Nous espérons avoir montré, dans la dernière partie, qu’après clarification des
relations avec les autres discours et « assainissement » de la fabrique de concepts
analytiques, le discours de la science pourrait devenir durablement pour la
psychanalyse un interlocuteur différent des autres : il y a plus à gagner qu’à
perdre à entretenir avec lui non pas une collaboration directe, puisqu’objets,
méthodes et buts ne se superposent pas, mais une stimulation mutuelle à
questionner, pour les renouveler, les fondements de l’un et l’autre discours, sur fond
d’une écoute respectueuse, par chacun, de son « autre ».
Ainsi pourrait se voir enrichie dans les prochaines années, dans ce double
mouvement, interne de remise en question méthodique, et externe de dialogue dans
la complémentarité, la teneur du discours analytique…
Le constat de survivance des fantasmes déposés dans les théories et dans les buts
assignés à l’analyse nous conduit à proposer une dernière remarque à propos des
différends survenant entre les porte-paroles du discours analytique et leurs critiques.
De même que Lacan (Écrits) souligne « On croit faire preuve d’audace à s’intéresser
aux effets qu’y aurait la personne de l’analyste. […] Pensez de quelle hauteur d’âme
nous témoignons à nous montrer dans notre argile être faits de la même que ceux que
nous pétrissons. », de même y aurait-il à la fois une saine humilité et une ressource
digne d’intérêt à nous souvenir de ceci : malgré les deux « longueurs d’avance » que
sont notre propre analyse et les enseignements au parfum parfois élitiste qui nous ont
été légués, nous sommes encore et toujours faits de la même pâte inconsciente que
ceux qui, de bonne ou de mauvaise foi, nous critiquent. Cette continuité indique que
non seulement la remise en question peut et doit se faire autant à l’intérieur qu’à
l’extérieur, mais qu’elle ne doit pas méconnaître que les adversaires en présence
partagent largement les mêmes règles du jeu fantasmatique et imaginaire.

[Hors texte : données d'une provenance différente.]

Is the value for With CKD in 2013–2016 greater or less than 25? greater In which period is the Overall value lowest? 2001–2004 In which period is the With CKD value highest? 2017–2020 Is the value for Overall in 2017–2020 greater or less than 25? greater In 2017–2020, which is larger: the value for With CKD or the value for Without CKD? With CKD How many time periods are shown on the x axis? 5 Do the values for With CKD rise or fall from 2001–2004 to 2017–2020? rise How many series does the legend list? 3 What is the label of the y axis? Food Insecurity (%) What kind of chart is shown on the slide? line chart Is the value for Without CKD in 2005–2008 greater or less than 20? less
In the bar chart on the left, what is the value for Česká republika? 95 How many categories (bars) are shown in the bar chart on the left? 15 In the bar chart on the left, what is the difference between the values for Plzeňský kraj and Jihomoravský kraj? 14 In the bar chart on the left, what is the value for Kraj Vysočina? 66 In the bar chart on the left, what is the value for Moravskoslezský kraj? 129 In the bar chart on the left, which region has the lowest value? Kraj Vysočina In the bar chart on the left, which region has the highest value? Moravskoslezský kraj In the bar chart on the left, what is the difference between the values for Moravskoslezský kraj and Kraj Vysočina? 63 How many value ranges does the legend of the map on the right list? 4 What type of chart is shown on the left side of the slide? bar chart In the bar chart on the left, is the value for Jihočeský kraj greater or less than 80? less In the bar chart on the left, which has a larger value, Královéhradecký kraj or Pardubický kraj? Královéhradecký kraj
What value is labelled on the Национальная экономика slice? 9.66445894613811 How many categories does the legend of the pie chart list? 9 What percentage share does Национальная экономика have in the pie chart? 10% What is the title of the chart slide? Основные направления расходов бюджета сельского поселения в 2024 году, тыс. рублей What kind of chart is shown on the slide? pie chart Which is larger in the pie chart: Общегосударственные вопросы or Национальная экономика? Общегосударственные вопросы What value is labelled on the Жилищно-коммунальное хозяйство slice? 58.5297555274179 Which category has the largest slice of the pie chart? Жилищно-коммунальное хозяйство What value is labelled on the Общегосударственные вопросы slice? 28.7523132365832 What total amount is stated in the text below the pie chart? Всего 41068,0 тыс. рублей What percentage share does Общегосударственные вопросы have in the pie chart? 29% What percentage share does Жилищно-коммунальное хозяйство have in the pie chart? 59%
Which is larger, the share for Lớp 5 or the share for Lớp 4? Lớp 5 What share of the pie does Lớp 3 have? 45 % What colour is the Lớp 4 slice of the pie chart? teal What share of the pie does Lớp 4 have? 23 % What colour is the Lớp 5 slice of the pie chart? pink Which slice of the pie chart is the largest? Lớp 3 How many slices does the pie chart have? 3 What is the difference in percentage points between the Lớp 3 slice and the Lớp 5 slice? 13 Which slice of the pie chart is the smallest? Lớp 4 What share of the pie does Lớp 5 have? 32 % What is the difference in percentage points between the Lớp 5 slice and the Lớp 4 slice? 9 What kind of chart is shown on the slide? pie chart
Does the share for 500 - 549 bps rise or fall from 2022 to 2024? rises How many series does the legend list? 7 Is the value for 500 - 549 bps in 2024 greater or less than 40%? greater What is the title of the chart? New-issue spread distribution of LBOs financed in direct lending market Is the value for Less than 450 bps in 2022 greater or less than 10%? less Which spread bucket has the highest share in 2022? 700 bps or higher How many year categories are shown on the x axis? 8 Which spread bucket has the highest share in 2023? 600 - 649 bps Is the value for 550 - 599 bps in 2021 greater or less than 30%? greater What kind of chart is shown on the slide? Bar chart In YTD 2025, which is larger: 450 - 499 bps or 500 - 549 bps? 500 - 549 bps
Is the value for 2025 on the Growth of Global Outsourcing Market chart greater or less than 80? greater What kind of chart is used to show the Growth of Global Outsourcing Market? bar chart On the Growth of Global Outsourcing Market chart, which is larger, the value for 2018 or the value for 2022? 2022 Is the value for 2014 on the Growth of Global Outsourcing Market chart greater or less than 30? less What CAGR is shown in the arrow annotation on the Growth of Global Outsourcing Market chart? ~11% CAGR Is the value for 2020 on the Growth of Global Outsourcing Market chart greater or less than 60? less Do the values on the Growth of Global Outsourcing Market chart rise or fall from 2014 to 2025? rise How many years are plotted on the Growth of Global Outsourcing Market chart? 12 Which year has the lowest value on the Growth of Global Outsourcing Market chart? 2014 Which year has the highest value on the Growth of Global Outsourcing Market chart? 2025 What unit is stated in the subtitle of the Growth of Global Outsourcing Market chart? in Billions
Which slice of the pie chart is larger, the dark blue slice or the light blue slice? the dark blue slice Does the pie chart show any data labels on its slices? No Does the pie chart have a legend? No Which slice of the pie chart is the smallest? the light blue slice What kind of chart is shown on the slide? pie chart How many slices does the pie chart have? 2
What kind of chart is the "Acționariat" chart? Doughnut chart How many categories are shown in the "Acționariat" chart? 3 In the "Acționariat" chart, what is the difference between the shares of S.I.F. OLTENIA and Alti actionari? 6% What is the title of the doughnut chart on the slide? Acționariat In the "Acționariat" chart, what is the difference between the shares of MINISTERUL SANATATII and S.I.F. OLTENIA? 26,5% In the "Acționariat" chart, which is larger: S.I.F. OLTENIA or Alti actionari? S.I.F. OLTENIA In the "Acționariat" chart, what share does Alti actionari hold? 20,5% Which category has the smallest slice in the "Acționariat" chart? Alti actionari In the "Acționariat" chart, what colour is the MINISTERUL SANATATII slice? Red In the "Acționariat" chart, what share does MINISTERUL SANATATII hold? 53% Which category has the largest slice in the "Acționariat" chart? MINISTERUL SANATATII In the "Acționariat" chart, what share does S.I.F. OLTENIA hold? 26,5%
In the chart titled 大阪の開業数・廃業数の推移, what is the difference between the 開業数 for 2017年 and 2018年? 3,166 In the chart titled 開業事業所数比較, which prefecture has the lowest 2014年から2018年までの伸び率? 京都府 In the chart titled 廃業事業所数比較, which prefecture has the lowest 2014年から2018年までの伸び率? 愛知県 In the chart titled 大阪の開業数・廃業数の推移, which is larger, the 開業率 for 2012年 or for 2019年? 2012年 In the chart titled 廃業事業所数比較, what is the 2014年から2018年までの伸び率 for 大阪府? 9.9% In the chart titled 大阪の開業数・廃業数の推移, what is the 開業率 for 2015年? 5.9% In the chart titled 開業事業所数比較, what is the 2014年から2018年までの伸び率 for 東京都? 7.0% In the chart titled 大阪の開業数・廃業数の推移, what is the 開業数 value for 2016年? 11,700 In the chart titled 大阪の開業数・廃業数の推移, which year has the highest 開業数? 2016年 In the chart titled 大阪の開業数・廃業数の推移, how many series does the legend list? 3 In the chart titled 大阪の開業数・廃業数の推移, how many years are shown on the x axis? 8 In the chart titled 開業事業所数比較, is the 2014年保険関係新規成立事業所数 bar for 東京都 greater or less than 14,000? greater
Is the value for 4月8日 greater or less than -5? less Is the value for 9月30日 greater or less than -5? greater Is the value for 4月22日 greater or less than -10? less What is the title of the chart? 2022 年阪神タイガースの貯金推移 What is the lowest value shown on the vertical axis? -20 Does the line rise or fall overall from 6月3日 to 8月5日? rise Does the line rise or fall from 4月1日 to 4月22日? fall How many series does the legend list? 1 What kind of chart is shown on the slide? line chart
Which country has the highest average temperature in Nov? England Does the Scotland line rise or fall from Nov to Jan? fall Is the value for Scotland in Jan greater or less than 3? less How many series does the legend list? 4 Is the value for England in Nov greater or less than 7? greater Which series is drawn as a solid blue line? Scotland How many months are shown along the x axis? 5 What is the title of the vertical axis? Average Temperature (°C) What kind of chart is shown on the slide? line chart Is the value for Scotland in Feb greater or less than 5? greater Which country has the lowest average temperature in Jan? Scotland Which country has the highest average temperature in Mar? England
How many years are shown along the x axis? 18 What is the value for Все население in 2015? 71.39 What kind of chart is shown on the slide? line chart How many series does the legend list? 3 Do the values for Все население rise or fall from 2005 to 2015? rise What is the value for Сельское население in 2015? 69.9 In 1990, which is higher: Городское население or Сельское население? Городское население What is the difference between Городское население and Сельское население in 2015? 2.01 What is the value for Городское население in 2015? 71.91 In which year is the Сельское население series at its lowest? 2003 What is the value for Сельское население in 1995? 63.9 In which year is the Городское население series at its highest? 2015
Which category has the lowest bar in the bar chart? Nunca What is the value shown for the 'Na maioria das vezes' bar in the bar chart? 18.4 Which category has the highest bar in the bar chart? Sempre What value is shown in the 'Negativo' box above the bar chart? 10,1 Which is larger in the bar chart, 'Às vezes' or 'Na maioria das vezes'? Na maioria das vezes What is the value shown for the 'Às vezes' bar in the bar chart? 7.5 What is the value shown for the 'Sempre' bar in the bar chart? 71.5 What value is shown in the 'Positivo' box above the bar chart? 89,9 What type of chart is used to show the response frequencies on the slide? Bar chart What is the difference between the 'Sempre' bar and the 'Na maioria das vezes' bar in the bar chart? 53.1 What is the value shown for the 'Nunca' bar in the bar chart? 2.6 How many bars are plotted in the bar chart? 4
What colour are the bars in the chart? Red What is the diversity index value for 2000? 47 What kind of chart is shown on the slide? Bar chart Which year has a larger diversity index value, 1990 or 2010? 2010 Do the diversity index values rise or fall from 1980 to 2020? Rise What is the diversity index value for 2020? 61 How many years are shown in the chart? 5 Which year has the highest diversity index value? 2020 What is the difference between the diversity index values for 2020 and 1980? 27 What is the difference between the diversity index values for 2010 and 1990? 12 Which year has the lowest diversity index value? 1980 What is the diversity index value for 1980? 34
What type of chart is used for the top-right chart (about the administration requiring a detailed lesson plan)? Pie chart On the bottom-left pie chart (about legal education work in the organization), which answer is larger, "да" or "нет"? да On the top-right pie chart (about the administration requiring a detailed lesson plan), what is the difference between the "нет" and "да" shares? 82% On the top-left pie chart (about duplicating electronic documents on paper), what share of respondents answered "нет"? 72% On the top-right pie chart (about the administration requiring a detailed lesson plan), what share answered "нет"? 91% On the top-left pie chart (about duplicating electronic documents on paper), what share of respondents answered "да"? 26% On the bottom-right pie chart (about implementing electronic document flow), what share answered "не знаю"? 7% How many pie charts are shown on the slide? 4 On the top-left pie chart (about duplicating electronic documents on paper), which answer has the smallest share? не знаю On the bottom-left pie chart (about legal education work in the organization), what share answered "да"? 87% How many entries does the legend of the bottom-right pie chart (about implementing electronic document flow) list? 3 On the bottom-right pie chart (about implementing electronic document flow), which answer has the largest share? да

« Pourquoi tant de haine » ? Mais pourquoi justement les analystes devraient-ils s’en
étonner, si sur cette bande de Mœbius de la condition humaine où tous les parlêtres
sont compagnons de galère… « l’envers c’est les autres » ?
Un mot pour finir : Pierre Marie 37 rappelle que la psychanalyse n’aurait pu être
fondée sans l’agnosticisme de Freud qui est, d’emblée, une position
épistémologique.
Il y a là un petit espoir pour nos quelques propositions d’inspiration épistémologique,
qui pourraient alors ne pas rester au stade de… vœux pieux – s’il est avéré que le
discours analytique est un… dit agnostique.
37 Pierre Marie, Psychanalyse, psychothérapie : quelles différences ?, Aubier, Paris, 2004.